SOURCE DOCUMENT:
▬▬▬▬▬▬

Healthier Without Wheat
A New Understanding of Wheat Allergies, Celiac Disease, and Non-Celiac Gluten Intolerance
- 2009 INDIES Finalist
- Finalist, Health (Adult Nonfiction)
Millions of people may currently be suffering numerous health problems from a culprit found in wheat called gluten. Gluten intolerance is often overlooked and frequently unrecognized by today’s physicians, according to state licensed and board certified physician Dr. Stephen Wangen. While most people have heard of celiac disease, it is but a small part of a bigger problem called gluten intolerance.
The author of Healthier Without Wheat explains to readers and professionals how our culture first became infatuated with and later dependent upon wheat and the resulting problems that have since occurred. Author of The Irritable Bowel Syndrome Solution, Dr. Wangen is also founder of the Irritable Bowel Syndrome Treatment Center and the Center for Food Allergies. Wangen has spent many years researching the problems related to foods and allergies.

▬▬▬▬▬▬

Extracted data rows:

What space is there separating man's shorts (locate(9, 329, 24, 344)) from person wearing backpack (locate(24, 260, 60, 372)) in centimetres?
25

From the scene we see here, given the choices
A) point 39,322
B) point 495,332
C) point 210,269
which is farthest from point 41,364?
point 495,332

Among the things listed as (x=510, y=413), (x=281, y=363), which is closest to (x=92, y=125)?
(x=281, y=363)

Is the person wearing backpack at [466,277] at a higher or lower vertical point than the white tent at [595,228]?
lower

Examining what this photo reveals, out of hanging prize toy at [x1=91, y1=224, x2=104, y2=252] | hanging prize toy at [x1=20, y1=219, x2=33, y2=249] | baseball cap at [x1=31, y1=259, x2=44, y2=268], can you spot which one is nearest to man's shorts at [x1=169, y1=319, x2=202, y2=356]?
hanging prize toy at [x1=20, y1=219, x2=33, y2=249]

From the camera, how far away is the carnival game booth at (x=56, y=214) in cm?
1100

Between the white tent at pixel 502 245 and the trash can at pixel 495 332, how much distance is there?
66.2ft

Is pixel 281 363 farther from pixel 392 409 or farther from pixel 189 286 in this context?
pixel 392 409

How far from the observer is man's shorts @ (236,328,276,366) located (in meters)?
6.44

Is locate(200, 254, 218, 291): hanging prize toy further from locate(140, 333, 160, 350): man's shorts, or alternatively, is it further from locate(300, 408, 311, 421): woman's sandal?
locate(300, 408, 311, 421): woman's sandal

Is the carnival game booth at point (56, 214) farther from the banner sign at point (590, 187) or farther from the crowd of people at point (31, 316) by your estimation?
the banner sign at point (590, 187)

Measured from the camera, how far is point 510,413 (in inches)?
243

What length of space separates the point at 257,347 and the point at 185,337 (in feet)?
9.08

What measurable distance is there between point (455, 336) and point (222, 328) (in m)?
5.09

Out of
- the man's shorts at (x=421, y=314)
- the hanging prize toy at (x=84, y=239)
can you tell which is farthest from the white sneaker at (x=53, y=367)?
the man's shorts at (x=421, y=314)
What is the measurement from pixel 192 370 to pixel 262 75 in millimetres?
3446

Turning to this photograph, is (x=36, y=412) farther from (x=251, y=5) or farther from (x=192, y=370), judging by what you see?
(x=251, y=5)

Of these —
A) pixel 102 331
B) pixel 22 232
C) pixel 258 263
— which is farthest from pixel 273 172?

▬▬▬▬▬▬

PROBLEM STATEMENT:
Copy out the entire book description word for word. The rows have nothing to do with this.

EXPECTED ANSWER:
Healthier Without Wheat
A New Understanding of Wheat Allergies, Celiac Disease, and Non-Celiac Gluten Intolerance
- 2009 INDIES Finalist
- Finalist, Health (Adult Nonfiction)
Millions of people may currently be suffering numerous health problems from a culprit found in wheat called gluten. Gluten intolerance is often overlooked and frequently unrecognized by today’s physicians, according to state licensed and board certified physician Dr. Stephen Wangen. While most people have heard of celiac disease, it is but a small part of a bigger problem called gluten intolerance.
The author of Healthier Without Wheat explains to readers and professionals how our culture first became infatuated with and later dependent upon wheat and the resulting problems that have since occurred. Author of The Irritable Bowel Syndrome Solution, Dr. Wangen is also founder of the Irritable Bowel Syndrome Treatment Center and the Center for Food Allergies. Wangen has spent many years researching the problems related to foods and allergies.